Mauritius revises growth up

01 Oct, 2009

Mauritius should see economic growth of 2.7 percent this year, up from a 2.5 percent forecast in June, the Central Statistics Office (CSO) said on Wednesday. The CSO also amended its estimate for 2008 GDP growth to 5.0 percent from 5.3 percent, due mainly to a downward revision in food crops.
This year's revised forecast mirrored the central bank's view that the Indian Ocean nation's economy would grow marginally stronger than expected this year, with a robust second half recovery seen continuing into 2010. "On the basis of latest information gathered on key sectors of the economy and available data for the first semester of 2009, GDP is now forecast to grow by 2.7 percent, higher than the 2.5 percent growth forecast in June 2009," it said.
Far from its export markets and vulnerable to external shocks, the island's economy has slowed as demand is squeezed in its key sectors. The textile sector is seen contracting by 4 percent this year. Tourism earnings are expected to fall by 12.65 percent to 36 billion rupees ($1.15 billion) following the economic slowdown in core European markets, the CSO said in a report.
Founded on sugar and textiles, the $9 billion economy has diversified into high-end tourism, IT business outsourcing and offshore banking. But the global downturn has slowed growth from an average of 5 percent or above over the last three years. "Financial intermediation (is expected) to grow at a lower rate of 5.9 percent compared to 10.1 percent in 2008, mostly explained by lower banking activities," the CSO said. Private sector investment will decline by 2.2 percent this year compared to 10.0 percent growth in 2008.

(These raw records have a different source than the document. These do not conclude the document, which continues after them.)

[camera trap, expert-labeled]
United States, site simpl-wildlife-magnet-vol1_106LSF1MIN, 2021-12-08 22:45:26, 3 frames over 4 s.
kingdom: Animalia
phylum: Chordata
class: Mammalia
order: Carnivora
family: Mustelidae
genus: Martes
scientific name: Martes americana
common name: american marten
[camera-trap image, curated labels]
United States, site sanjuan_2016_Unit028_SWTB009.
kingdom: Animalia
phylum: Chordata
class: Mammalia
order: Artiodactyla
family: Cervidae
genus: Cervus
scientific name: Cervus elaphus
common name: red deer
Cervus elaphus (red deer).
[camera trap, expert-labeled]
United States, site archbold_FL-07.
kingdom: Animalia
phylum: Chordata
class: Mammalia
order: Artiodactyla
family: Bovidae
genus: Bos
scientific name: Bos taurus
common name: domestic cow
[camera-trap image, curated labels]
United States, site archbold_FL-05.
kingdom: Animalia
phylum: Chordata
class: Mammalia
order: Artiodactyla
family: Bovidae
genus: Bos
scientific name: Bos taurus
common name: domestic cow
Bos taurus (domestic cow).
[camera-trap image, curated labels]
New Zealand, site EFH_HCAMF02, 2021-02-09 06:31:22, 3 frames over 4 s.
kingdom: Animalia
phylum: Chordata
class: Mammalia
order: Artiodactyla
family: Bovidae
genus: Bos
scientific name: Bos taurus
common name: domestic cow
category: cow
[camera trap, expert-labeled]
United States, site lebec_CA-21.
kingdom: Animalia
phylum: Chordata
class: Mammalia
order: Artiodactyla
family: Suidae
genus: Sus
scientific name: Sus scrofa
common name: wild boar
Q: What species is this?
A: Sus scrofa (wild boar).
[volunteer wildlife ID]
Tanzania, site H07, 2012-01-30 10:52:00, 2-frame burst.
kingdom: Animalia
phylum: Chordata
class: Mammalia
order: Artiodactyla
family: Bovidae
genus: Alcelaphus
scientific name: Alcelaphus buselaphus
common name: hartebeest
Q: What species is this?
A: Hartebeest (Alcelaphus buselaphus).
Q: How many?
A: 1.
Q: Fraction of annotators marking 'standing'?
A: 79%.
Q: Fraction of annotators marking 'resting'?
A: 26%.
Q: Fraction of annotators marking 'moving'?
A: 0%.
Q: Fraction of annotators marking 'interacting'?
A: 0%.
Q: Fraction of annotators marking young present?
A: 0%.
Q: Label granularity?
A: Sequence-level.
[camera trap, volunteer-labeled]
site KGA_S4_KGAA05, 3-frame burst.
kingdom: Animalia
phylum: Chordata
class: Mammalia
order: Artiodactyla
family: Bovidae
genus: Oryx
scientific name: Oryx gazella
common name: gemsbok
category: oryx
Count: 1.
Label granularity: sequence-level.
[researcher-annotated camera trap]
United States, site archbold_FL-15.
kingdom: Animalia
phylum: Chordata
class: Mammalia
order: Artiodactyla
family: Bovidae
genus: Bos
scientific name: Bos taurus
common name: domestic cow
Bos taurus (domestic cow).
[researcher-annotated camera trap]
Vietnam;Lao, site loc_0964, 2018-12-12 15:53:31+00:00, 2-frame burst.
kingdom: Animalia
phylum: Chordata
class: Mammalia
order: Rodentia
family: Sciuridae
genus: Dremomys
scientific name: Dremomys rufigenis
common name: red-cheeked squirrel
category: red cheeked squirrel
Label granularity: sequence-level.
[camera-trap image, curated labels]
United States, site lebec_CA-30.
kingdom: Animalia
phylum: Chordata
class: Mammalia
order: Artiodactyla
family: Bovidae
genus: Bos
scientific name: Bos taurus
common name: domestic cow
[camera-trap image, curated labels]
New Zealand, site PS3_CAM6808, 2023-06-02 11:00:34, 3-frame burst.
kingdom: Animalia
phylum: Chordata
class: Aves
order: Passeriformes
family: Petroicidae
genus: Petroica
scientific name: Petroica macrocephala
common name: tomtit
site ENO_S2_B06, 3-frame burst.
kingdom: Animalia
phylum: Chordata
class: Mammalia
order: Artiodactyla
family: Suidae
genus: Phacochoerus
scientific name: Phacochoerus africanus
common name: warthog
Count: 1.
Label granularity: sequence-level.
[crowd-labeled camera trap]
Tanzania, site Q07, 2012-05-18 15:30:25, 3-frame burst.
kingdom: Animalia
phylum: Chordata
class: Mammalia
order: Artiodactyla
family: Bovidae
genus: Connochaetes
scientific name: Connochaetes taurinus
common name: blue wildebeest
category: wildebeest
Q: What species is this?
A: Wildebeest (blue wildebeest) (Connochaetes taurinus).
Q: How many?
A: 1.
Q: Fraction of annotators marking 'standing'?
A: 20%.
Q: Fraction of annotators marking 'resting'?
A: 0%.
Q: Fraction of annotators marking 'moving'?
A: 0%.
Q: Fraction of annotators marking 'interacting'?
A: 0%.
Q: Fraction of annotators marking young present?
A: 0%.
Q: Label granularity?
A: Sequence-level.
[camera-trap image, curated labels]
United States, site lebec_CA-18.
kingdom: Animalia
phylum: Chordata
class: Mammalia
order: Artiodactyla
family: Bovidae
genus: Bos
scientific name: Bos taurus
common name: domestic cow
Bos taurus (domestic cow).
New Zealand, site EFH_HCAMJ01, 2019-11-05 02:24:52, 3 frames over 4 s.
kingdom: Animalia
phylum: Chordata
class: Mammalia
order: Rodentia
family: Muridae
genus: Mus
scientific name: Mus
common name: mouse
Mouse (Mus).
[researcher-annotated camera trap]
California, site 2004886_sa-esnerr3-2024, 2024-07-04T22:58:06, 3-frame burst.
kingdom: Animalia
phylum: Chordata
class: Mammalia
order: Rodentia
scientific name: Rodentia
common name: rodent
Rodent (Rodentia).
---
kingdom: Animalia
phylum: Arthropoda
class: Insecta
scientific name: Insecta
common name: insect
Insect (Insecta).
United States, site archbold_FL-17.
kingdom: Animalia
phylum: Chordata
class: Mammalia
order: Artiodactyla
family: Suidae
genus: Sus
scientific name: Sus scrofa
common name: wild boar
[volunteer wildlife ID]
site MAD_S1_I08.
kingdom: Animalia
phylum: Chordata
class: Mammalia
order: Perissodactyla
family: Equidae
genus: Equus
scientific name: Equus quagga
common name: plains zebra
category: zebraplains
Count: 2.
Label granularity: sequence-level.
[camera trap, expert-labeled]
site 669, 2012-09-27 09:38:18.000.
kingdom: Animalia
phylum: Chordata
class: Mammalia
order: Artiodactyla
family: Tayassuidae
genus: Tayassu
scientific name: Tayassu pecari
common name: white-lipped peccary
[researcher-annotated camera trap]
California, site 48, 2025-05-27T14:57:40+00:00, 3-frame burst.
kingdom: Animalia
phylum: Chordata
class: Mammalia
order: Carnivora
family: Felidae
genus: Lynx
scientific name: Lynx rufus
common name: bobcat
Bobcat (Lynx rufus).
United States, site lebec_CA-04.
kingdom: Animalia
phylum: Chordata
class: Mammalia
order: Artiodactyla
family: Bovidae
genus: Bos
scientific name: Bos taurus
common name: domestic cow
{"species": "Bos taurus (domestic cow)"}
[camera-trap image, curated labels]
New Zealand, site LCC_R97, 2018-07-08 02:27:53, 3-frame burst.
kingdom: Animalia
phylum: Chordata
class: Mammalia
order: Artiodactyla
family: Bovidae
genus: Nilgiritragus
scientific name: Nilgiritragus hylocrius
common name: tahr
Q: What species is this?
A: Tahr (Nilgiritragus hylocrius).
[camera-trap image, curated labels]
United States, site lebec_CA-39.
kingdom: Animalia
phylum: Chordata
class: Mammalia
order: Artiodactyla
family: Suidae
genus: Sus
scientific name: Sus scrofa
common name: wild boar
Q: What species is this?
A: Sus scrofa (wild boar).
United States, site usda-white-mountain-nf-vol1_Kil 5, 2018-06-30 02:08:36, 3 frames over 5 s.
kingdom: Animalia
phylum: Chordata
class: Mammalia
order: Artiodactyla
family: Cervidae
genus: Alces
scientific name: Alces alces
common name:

Public sector investment is seen rebounding by 47.5 percent in 2009 - after falling 17.9 percent in 2008 - following a 10.4 billion rupee stimulus package unveiled last December. The central bank expects growth to exceed 4 percent in 2010, although some analysts said the continued uncertain economic picture in the island's main export markets meant it was too early to be confident of hitting the bank's forecast.